Creative kids come from homes that value creative thinking and exploration.


Creative:  

        • Having the ability to create
        • Imaginative or inventive
        • Using imagination rather then imitating something else
        • The ability to generate ideas, images and/or solutions


Kids who exhibit creative thinking 
have other traits in common:


  • Curiosity - creative individuals are curious about almost everything... and they tend to ask a lot of questions and exhibit creative thinking. Sometimes a lot of really annoying questions.  

  • They tend to develop a wide variety of interests and can become quite obsessive.   They can be wonderful collectors. 

  • Good Problem Solvers - they look at the world through a different lens and can come up with very unique solutions to difficult problems.

  • Fearless - creative thinkers are often uninhibited, passionate, persistent and not afraid to be different. The untrained parent might label them stubborn, intense, obsessive.
 
  • They tend to generate or recognize new and unique possibilities and alternatives.  They have the ability to view things in new ways and perspectives.  

  • Creative thinking is also closely linked with flexible thinking, tolerance and unpredictability.



Studies have shown that environment is a more important influence in the development of a creative thinker than is heredity.  Creativity cannot be taught - it must be nurtured - and modeled.

Creativity is a messy process, cannot be rushed and is very personal.  There are no black and white rules for nurturing creativity - but there are some loose guidelines:
 
  • A child's creativety can be encouraged early by creative play at home.
 
  • Encourageing reading and reading aloud nurtures creative thinking.

  • Creativity flourishes in a safe an supportive environment - absent of judgement .

  • Creative ideas are fragile and must be protected and encouraged.

  • Failure should not just be tolerated, but encouraged.  Success follows failure. 




On the flip side, there are many behaviors that concerned parents sometimes mistake for good parenting techniques which are, in reality Creative Roadblocks.  

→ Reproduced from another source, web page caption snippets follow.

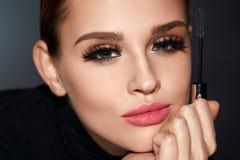 beleza Mulher com a escova bonita da cara e do rímel à disposição Fotos de Stock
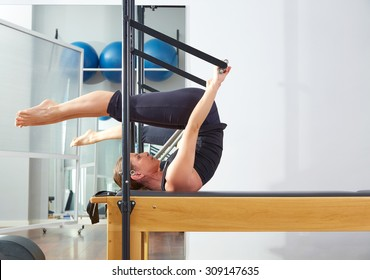 Pilates woman in reformer roll over exercise at gym indoor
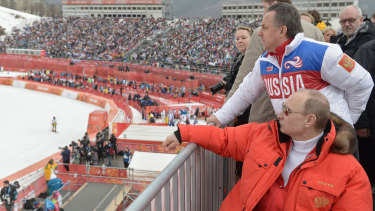 Russian president Vladimir Putin and sports minister Vitaly Mutko survey the scene at the 2014 winter Games in Sochi.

No sane adult will argue that children should not be taught to adjust their behavior according to the situation they are in - to obey certain rules, and exhibit self-discipline and the ability to make good choices.  But life is a balancing act.  As a culture we say we value creativity then simultaneously discipline it out of our children.  Research has shown that creative individuals usually come from homes that value creative exploration and limit the rules to a sacred few.